Copyright © 1983, by David Brin. All rights reserved. No duplication or resale without permission.

7
Toshio (concluded)

The cycloid clutched and pulled. Bits of flotsam struck him as suction tossed his body in alliance with the mad, bucking dolphin.
     This time Toshio felt no fear of the wave. He was filled with a fierce battle lust. Adrenaline seared like a hot flux. It pleased him to save Keepiru's life by physically punishing him for weeks of humiliation.
     The dolphin writhed in panic. As the shock rolled past them, Keepiru cried out the basic call for air. Desperately, the fin drove for the surface.
     They breached, and Toshio just missed getting blasted by spume from Keepiru's blowhole. Keepiru commenced a series of leaps, gyrating to shake loose his unwelcome rider. Each time they went underwater Toshio tried to call out.
     "You're sentient," he gasped. "Damn you, Keepiru... you're... you're a starship pilot!"
     He should he doing his coaxing in Trinary, but it was no use trying, when he could barely hold on for dear life.
     "You pea-brained... phallic symbol!" he screamed as water slammed against him. "You over-rated fish! You're killing me, you goddamned... The Eatees own Calafia by now because you fins can't hold your tongues! We never should have taken you along into space!"
     The words were hateful. Contemptuous. At last Keepiru seemed to have heard. He reared out of the water like an enraged stallion. Toshio felt his grip tear loose, and he was flung away like a rag doll, to hit the sea with a splash.
     Only eighteen cases were known, in the forty generations of dolphin uplift, in which a fin attacked a human with murderous intent. In each case, every fin related to the perpetrator had been sterilized. Still, Toshio expected to be crushed at any instant. He didn't care. He had realized, at last, the cause of his depression. It had come to the surface when he was wrestling with Keepiru.

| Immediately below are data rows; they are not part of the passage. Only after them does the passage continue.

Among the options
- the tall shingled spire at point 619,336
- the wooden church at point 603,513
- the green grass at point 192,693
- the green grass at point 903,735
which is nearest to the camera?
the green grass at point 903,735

     It hadn't been his inability to go home that had hurt, these last few weeks. It was another fact he had not let himself think of since the battle of Morgran. The ETs... the extraterrestrials... the Galactics of every stripe and philosophy which were chasing Streaker... would not settle for hunting down the dolphin-crewed ship.
     At least one ET race would have seen that the Streak might successfully go into hiding. Or they might imagine, erroneously, that her crew had succeeded in passing the secret of her discovery to Earth. Either way, the logical next step for one of the more amoral or vicious Galactic races would be coercion.
     Earth might be able to defend herself. Probably Omnivarium and Hermes, as well. The Tymbrimi would defend the Caanan colonies.
     But places like Calafia, or Atlast, must be captured by now. They were hostages, his family and everyone he had known. And Toshio realized, he blamed the fins.
     Another aftershock was due any minute. Toshio didn't care.
     Pieces of floating debris drifted al1 about nearby. Not more than a kilometer away Toshio could see the metal-mound. At least it looked like the same one. He couldn't tell if there were dolphins stranded on the shore or not.
     A large piece of flotsam drifted near him. It took him a moment to realize that it was Keepiru.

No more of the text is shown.